*** Opening of TEXT UNDER STUDY ***
Researchers at National Jewish Health and the University of Colorado Anschutz Medical Campus have shown that chemical reactions inside cellular organelles known as lysosomes can produce novel proteins capable of triggering type 1 diabetes. Identifying the proteins that trigger type 1 diabetes provides an important clue to the origins of the disease and suggests potential targets for treatment and prevention of the disease.
  

The lysosome is a small structure inside cells with enzymes that break down old, misshapen or excess proteins into their amino-acid building blocks for reuse. It is often called the ‘garbage disposal’ or ‘recycling center’ of the cell. National Jewish Health Professor of Biomedical Research John Kappler, PhD, and his colleagues report in the Journal of Experimental Medicine that, in addition to breaking down proteins, enzymatic reactions in the lysosome sometimes also fuse protein fragments into novel proteins. Dr. Kappler and his colleagues showed some of these new proteins stimulate T cells known to be major drivers of type 1 diabetes.
*** Close of TEXT UNDER STUDY ***
*** Opening of THE DATA ***
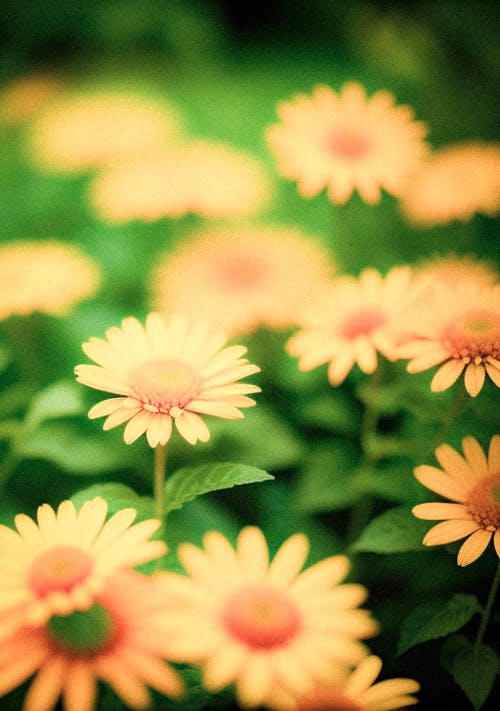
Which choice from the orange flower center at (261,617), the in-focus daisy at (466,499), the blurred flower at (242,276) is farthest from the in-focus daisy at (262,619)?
the blurred flower at (242,276)

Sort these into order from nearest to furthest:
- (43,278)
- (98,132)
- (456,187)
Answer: (43,278), (456,187), (98,132)

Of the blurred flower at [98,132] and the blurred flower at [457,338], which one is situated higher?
the blurred flower at [98,132]

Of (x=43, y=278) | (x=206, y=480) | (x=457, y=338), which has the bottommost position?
(x=206, y=480)

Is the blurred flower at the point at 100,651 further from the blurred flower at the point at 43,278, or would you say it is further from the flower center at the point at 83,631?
the blurred flower at the point at 43,278

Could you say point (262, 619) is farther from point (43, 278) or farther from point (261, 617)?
point (43, 278)

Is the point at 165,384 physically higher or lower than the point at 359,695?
higher

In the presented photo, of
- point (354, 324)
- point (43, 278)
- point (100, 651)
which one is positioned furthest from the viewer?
point (43, 278)

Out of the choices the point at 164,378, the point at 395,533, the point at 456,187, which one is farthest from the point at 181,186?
the point at 395,533
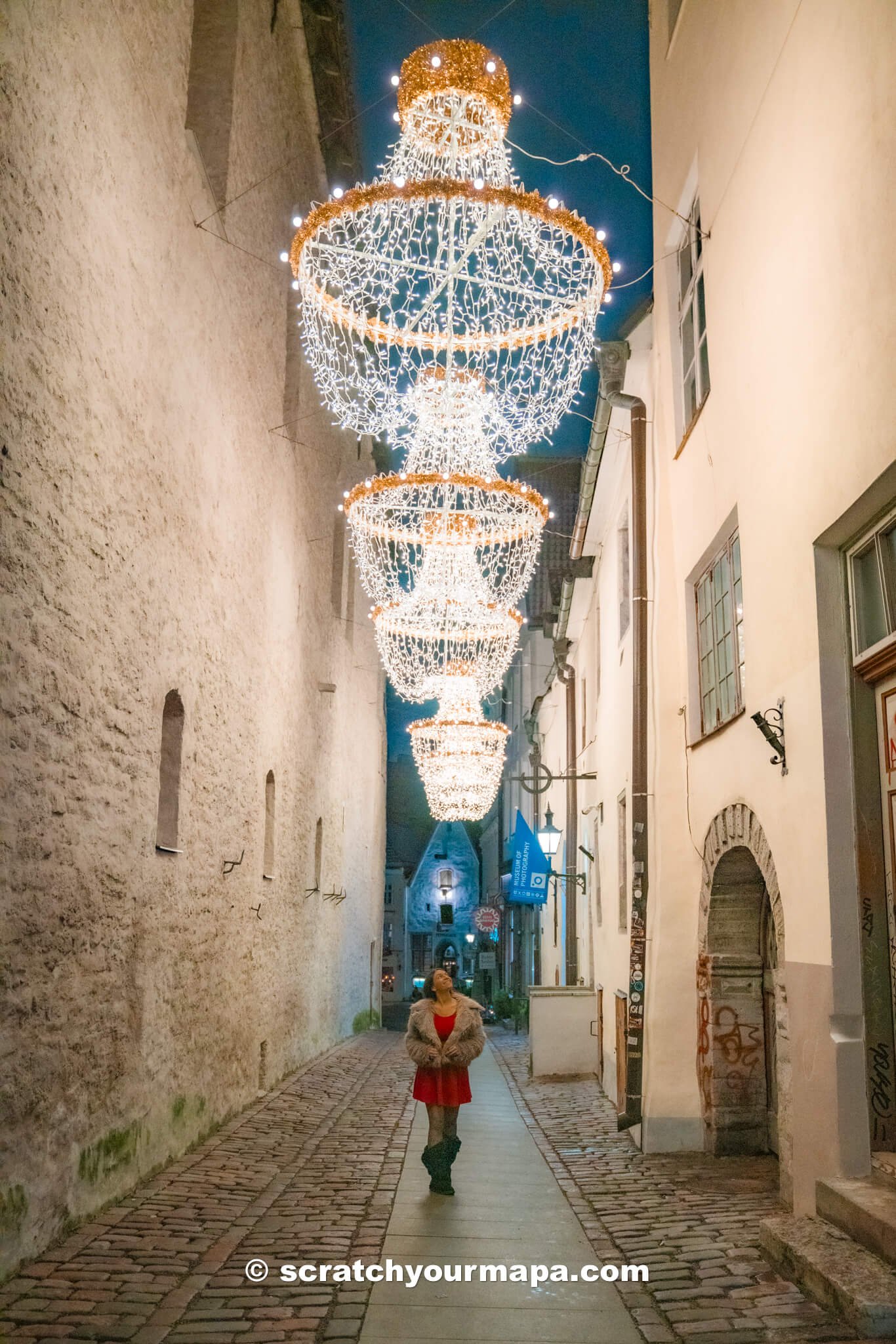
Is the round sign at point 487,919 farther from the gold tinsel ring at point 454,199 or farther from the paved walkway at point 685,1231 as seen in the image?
*** Close of THE DATA ***
> WHAT TO DO
A - According to the passage on lysosomes and type 1 diabetes, which kinds of proteins do lysosomal enzymes break down? List every kind it names.
B - Resume the passage on lysosomes and type 1 diabetes after its last sentence.
The data have no connection to the passage on lysosomes and type 1 diabetes.

> TASK ANSWERS
A - Old proteins, misshapen proteins and excess proteins.

B -
“These novel fusion proteins are not like any others in the human body, so T cells recognize them as foreign, potentially harmful invaders and attack them,” said Dr. Kappler. “We believe that initiates an inflammatory process in the pancreas that destroys beta cells and the body’s ability to produce insulin.”

Type 1 diabetes is an autoimmune disease in which the immune system attacks and destroys insulin-producing beta cells in the pancreas. Lack of insulin reduces the body’s ability to use sugar for energy and leads to harmfully high levels of sugar in the blood. Type 1 diabetes is different from type 2 diabetes, which is initiated by a different mechanism that does not involve the immune system.

Scientists have known for decades that immune cells known as T cells orchestrate the misguided autoimmune attack that causes type 1 diabetes. They have isolated specific T cells that participate in that attack. They have not, however, identified the specific protein fragments that stimulate these T cells into action.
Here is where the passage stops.